Но ведь было письмо —«до востребованья». Было.
«Ничему не верь…» — сладко выпевал старый магнитофон.
— Вот именно: ничему, — сказала Лидия.
— Да чему — ничему? — заорал наконец муж Юлий. Схватил на руки сына Ивана, тоже орущего громко, и забегал по комнате взад-назад, сжимая Ивана крепко, как штангу.
— Задушить, что ли, хочешь ребенка?! — закричала Лидия. Отняла Ивана и сама стала с ним ходить. Но он ревел так же.
Глухая прабабка в дверях глядела кругом с живым интересом.
• Ругаетесь, Лидка? — сообразила она наконец.
«А я бросаю камешки с крутого бережка…» — сообщил старый магнитофон на полную мощность.
3
За стеной, в соседней квартире, сидела в это время на кресле-качалке Ольга Миронова, и. о. начальника цунами-станции, и обманывала сама себя, будто читает книгу. Книжка, открытая который уж день на той же странице, прилежалась в такой позе, была из библиотеки, нейтральный предмет, с которым не связано воспоминаний. На все остальные предметы вокруг Ольга избегала смотреть, когда оставалась одна в квартире. Все остальные стояли, висели, лежали или валялись здесь давно, еще при Олеге.
Эту люстру с висюльками, похожими на капель, стекающую с весенней крыши, Олег привез из Хабаровска, летал на конференцию. Боялся, что разобьет в самолете, держал люстру в руках. Потом, в вездеходе, на нее свалился полный портфель. Но люстра и до сих пор живая, светит стеклянным блеском, дрожат в ней ненужные висюльки.
Бесшумно включился холодильник, но Ольга все-таки вздрогнула.
Этот холодильник Олег чинил каждый месяц: включаясь, он рокотал, как дизель, будил за стенкой Веру Агееву, нервную на сон. Вдруг сам собой перестал гудеть, будто понял, что некому теперь с ним возиться. Дверца в стенном шкафу перестала скрипеть, тоже сообразила. Тихо ходит кресло-качалка. Словно затаились вещи в квартире. Тихо живут.
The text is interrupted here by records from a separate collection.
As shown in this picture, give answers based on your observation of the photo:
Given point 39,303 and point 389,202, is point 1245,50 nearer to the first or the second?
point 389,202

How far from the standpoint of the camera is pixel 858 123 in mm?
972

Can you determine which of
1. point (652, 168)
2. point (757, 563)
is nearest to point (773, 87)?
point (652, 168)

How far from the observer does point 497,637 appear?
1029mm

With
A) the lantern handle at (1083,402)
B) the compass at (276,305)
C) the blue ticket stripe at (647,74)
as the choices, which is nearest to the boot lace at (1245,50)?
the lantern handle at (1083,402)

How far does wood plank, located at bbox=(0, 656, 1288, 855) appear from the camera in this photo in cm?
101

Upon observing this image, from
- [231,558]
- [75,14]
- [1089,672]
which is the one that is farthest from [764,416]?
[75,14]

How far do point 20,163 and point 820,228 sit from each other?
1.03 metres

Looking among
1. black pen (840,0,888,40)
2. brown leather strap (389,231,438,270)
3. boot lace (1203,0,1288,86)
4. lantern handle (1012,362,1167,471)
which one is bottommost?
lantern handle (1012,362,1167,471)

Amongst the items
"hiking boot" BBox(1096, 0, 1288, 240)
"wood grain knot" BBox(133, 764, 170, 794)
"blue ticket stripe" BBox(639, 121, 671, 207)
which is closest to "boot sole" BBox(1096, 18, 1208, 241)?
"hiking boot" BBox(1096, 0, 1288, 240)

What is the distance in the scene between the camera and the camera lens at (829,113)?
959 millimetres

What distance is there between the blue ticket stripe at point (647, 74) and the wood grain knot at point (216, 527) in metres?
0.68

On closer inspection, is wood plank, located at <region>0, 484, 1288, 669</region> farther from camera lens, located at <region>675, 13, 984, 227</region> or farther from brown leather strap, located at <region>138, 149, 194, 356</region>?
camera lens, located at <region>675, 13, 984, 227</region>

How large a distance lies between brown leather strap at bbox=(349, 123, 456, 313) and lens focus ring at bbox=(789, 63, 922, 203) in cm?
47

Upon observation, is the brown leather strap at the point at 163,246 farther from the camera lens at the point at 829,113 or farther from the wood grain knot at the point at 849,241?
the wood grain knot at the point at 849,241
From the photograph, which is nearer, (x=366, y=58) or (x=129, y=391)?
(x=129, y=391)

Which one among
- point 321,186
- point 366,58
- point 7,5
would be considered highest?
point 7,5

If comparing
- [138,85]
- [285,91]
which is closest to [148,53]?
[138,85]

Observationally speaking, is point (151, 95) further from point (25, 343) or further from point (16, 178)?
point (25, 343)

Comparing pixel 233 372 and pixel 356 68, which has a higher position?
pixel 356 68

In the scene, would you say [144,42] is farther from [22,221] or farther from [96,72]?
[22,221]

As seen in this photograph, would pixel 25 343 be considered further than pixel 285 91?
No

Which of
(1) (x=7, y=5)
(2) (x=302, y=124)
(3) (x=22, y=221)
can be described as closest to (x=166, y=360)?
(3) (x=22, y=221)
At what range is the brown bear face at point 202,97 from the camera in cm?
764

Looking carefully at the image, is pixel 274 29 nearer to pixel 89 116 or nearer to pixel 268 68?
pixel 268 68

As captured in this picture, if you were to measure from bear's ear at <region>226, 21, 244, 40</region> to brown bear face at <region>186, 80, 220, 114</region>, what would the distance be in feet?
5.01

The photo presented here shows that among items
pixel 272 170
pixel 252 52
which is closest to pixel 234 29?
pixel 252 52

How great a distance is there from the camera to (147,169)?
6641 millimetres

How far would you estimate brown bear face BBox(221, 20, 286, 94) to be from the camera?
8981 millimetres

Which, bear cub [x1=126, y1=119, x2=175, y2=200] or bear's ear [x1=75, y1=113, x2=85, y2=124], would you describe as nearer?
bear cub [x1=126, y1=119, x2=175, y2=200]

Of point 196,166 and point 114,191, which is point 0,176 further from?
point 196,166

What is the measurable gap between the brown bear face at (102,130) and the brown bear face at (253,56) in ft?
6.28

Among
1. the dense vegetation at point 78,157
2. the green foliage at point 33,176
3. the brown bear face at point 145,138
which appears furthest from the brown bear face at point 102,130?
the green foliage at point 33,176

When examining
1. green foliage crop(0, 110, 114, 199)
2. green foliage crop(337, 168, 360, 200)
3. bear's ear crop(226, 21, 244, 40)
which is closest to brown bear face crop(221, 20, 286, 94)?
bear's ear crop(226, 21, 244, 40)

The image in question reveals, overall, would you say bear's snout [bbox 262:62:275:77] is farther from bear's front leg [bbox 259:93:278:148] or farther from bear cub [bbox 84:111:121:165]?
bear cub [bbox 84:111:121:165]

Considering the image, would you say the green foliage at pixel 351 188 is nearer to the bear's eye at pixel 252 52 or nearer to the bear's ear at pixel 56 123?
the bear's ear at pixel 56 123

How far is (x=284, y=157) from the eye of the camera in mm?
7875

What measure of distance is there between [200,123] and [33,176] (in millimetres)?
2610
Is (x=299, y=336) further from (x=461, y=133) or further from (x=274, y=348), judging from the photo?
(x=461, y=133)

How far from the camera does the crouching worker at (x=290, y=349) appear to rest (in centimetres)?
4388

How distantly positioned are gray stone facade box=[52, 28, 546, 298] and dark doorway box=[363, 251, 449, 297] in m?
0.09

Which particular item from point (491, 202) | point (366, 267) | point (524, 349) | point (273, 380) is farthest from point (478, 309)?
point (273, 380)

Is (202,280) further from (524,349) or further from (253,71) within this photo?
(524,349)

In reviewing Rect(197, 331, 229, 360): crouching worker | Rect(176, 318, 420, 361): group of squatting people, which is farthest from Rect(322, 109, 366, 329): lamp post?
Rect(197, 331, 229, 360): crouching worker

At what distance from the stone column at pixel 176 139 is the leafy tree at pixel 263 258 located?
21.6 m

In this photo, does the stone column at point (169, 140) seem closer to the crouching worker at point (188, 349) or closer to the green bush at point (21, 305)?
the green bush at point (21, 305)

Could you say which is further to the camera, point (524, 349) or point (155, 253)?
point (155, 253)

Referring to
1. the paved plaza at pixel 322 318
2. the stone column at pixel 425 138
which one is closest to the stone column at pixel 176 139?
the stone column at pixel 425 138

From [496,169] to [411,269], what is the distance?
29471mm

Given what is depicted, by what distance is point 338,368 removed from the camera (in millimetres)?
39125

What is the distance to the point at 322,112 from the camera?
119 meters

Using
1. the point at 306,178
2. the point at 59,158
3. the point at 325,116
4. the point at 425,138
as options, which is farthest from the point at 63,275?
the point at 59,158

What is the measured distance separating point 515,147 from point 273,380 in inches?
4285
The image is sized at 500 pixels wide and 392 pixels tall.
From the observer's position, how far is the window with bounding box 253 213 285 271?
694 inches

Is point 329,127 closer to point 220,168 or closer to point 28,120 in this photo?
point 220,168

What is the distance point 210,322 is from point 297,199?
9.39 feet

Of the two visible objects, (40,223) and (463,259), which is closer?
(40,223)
Ольга и раньше читала, что вещи переживают людей, человека уж нет, а вещи — целехонькн, даже самые хрупкие, вот они. Но одно дело — читать, совсем другое дело…
Ага, читать нужно, взяла книгу в районной библиотеке…
Пора привыкать приходить с работы в пустую квартиру, делать какие-то дела, домашние, просто читать. Либо вовсе нечего приходить: есть раскладушка на станции, места хватит. Собственно, она так и прожила эти месяцы, пять месяцев и три дня, на раскладушке. Но теперь наконец едет на станцию настоящий начальник, по фамилии Павлов, чужой и беспристрастный. Предмет без воспоминаний. Хотя странно сдавать свою станцию неизвестно кому, по фамилии Павлов, .именно — чужому и беспристрастному.
И хорошо, что можно наконец сдать, сбросить с себя хозяйственные заботы, заняться прямым своим делом. Какой из Ольги начальник? Она — инженер. Олег тоже был инженер, причем — талантливый, и к тому же — талантливый начальник станции, другого такого все равно не будет, не для нее, а объективно, для всех…
Все эти месяцы Ольга старалась держать на цунами его порядок. Но не удерживала. Не получается у Ольги с людьми, как при Олеге было заведено, — легко и твердо, мешает женское понимание: слишком уж все свои, каждого чересчур понимаешь, оправдываешь, делаешь каждому исключения, что ж тогда — правило?..
Тут Ольга почувствовала, что разговор за стеной, у Царапкиных, который был будто ровный фон ее мыслям, вдруг возвысился почти до крика и сразу пропал, заглушенный громовой песней. Но она еще не успела осознать эту связь, знакомую всем в доме, —крика и магнитофона, как рядом зазвенел телефон. «Станция?» — мелькнуло в Ольге привычной тревогой. И сразу она себя успокоила — Агеев дежурит, вряд ли.
— Ольга, ты слышишь? — раздался в трубке тонкий, вроде с капризом, как у ребенка, голос Веры Агеевой, соседки. — Опять у Царапкииых магнитофон, а Любка заснуть не может, температурит.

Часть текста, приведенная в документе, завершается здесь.